Biquandle (co)homology and handlebody-links

TL;DR

This paper develops a new (co)homology theory for multiple conjugation biquandles and constructs invariants for handlebody-links using 2-cocycles, extending previous biquandle invariants to more complex topological objects.

Contribution

It introduces the (co)homology group of multiple conjugation biquandles and constructs handlebody-link invariants using 2-cocycles, linking biquandle theory with handlebody-link topology.

Findings

Defined (co)homology groups for multiple conjugation biquandles.

Constructed handlebody-link invariants via 2-cocycles.
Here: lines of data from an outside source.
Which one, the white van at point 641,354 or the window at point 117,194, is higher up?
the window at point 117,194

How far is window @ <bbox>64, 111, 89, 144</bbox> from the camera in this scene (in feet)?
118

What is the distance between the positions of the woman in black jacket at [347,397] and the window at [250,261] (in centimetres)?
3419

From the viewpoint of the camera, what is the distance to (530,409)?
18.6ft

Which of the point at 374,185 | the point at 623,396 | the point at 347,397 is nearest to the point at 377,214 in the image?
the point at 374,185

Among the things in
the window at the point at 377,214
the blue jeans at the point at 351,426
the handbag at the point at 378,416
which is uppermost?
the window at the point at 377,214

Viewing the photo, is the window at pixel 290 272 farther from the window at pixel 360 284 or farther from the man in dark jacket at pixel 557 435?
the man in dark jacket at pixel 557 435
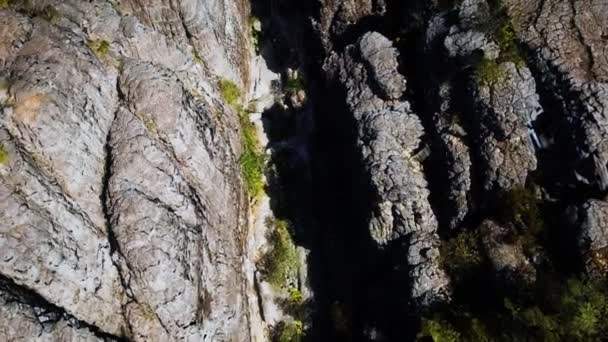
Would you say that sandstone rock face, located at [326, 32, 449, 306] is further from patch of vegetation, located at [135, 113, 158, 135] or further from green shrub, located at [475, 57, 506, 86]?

Extended biquandle cocycle invariants to handlebody-links.

Abstract

In this paper, we introduce the (co)homology group of a multiple conjugation biquandle. It is the (co)homology group of the prismatic chain complex, which is related to the homology of foams introduced by J. S. Carter, modulo a certain subchain complex. We construct invariants for $S^1$-oriented handlebody-links using $2$-cocycles. When a multiple conjugation biquandle $X\times\mathbb{Z}_{\operatorname{type}X_Y}$ is obtained from a biquandle $X$ using $n$-parallel operations, we provide a $2$-cocycle (or $3$-cocycle) of the multiple conjugation biquandle $X\times\mathbb{Z}_{\operatorname{type}X_Y}$ from a $2$-cocycle (or $3$-cocycle) of the biquandle $X$ equipped with an $X$-set $Y$.